Tony Hendry - Living Tradition

This is a debut solo album from Stew Simpson, the exuberant front man of Hadrian’s Union. Nicely produced by Saul Rose, it is stripped back and intimate, with Stew singing unaccompanied or backing himself on acoustic guitar.

Stew is a proud Geordie. The unaccompanied songs come mostly from the North East’s mining heritage: Benny Graham’s Have A Game For The Crack, Dave Mountford’s Big Hewer, Tommy Armstrong’s Trimdon Grange and Ed Pickford’s Ee Aw Ah Cud Hew. The last, in particular, demands a powerful voice and Stew handles it confidently. You hear that raw power again on Where Did You Sleep Last Night, based on Nirvana’s version of the enigmatic traditional song popularised by Leadbelly.

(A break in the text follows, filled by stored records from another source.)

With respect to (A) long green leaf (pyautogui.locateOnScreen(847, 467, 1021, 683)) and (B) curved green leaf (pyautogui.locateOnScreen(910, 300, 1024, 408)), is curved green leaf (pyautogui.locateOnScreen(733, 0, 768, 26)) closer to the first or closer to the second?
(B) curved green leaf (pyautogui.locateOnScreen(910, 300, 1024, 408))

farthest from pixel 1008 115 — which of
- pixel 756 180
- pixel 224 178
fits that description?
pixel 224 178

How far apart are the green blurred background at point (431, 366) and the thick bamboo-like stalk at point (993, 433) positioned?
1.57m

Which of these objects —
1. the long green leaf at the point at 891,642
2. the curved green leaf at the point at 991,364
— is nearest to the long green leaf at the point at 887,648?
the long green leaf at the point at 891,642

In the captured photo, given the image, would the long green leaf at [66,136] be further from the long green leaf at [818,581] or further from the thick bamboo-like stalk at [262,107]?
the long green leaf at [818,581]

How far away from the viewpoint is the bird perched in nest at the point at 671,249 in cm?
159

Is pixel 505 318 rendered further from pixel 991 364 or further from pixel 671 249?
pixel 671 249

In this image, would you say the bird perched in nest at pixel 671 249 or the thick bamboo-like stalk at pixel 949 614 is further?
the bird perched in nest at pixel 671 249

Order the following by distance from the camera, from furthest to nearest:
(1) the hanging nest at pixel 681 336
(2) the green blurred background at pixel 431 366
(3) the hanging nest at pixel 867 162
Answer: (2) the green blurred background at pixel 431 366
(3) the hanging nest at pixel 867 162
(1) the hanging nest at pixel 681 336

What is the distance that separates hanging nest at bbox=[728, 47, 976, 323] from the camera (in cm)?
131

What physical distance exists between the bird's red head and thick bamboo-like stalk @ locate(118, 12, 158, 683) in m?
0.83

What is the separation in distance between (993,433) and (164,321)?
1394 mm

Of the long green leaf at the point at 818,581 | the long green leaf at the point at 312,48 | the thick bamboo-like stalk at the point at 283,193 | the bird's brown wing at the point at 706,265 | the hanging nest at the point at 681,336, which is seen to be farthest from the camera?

The six self-written songs show a very different side of Stew’s talents. They are tender and personal, sometimes elusive, with strong melodies which stick like chuddy on pavements. 1994, about growing up in Newcastle, stands out for me. Voice Of The People is his tribute to Roy Bailey, though it’s not too obvious. Stew lets the songs speak for themselves, but I’d have loved some liner notes to give some background on his choices.

With two of his surrealist poems thrown in for good measure, this 43-minute album is an unusual mixture. Too much variety? Maybe, but Stew wins me over not just with his skills, but with the warmth of his delivery. He’s an engaging live performer, too, and definitely worth catching somewhere down the road.

Dave Weddle

Stew has made his name as an accomplished artist, actor and solo artist as well as the front man for folk rockers Hadrian's Union.

His solo album, 'Milk Man Son' is an eclectic mix of singing, guitar and poetry with a unique Geordie twist bringing richness to this creative triumph.

Starting with the poetically abstract 'An Eyeball In My Dragon Soup ' Stew takes your imagination on a bit of an unusual adventure, leading you on to the first of his musical tracks, the nostalgic '1994' which is a treat for the ears.

My personal highlights were 'Be In The Now' which I have been humming daily since hearing it, with 'Nu Clear Action' following as a close second.

After a real rollercoaster of emotions Stew brings the journey to an end with a superb rendition of 'Where Did You Sleep Last Night'.

Overall 'Milk Man Son' shows off Stew's creativite prowess in song writing, poetry and of course the individual artwork available with the limited edition version of the album.

Toe tapping goodness, thought provoking songs, abstract poetry with a splash of humour thrown in to the mix, this album has it all.